Mindia Janelidze (მინდია ჯანელიძე; born 26 July 1978) is a Georgian security official and politician who as the country's Minister of Defense in the Cabinet of Irakli Garibashvili from 5 November 2014 to 1 May 2015. In May 2015, he was appointed Secretary of Council of State Security and Crisis Management, an office he had once filled from January to November 2014.

== Early life and career ==
Janelidze was born in Tbilisi, the capital of then-Soviet Georgia in 1978. He graduated from the Academy of the State Security of Georgia with a degree in law in 2000. He served as a field officer for Georgia's Foreign Intelligence Service from 2000 to 2004 and held various positions in the intelligence agencies from 2004 to 2012. He directed Georgia's Interior Ministry's Counter-Intelligence Department from 2012 until being appointed, in January 2014, as an aide to Prime Minister and Janelidze's former superior as the Interior Minister, Irakli Garibashvili, in national security issues and secretary of the recently established Council of State Security and Crisis Management.

== Defense Minister ==
On 5 November 2014 Mindia Janelidze was appointed by Prime Minister Garibashvili as Minister of Defense following the controversial dismissal of Irakli Alasania. Janelidze vowed to continue NATO-oriented "course of development of the armed forces". In his new capacity, Janelidze took part in negotiations with NATO officials over the implementation of "Substantial Package" offered by the alliance to Georgia at its 2014 Wales summit and oversaw the departure of Georgian troops as part of the country's continued commitment to the NATO-led efforts in Afghanistan, now within the frame of follow-on Resolute Support Mission.

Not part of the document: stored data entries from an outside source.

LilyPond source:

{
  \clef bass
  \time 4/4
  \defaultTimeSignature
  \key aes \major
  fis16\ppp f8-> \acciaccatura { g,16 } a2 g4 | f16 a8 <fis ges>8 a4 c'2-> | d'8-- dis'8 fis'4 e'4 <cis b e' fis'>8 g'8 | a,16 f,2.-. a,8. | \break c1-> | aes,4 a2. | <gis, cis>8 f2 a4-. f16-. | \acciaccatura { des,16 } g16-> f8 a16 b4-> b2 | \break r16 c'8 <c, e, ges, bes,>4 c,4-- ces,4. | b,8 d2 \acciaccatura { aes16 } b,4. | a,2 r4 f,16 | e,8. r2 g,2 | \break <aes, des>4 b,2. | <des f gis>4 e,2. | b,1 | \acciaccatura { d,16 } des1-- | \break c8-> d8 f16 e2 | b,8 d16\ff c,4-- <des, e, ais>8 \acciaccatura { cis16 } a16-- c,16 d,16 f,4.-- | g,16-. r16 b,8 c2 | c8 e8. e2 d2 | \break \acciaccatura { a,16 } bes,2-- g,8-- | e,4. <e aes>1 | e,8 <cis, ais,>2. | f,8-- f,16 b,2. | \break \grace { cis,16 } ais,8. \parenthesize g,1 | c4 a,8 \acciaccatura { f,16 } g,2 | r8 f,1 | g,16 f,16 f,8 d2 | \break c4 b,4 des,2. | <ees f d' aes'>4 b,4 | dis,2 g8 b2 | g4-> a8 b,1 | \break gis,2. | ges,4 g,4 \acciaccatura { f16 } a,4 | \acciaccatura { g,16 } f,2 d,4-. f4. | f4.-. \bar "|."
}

Janelidze and his ministry became embroiled in a controversy over the Ministry's statement on the death of Aleksandre Grigolashvili, a pro-Ukrainian Georgian volunteer fighter, in the War in Donbass on 20 December 2014. The statement—blaming Georgia's former government for the death, and calling "on the citizens not to yield to provocation and not to endanger own lives in exchange of various offers”—drew widespread condemnation from several opposition and some ruling Georgian Dream coalition politicians as well as wider public. The opposition and formerly ruling United National Movement demanded that Janelidze resigned. The Ministry was forced to remove the text from its website and apologize, saying Janelidze had not been familiar with its content prior to its publication. The minister himself declined to make further comments, adding that it was not in Georgia's "national interests to participate in any military conflict" in Ukraine. Janelidze was replaced with Tinatin Khidasheli in the cabinet reshuffle on 1 May 2015.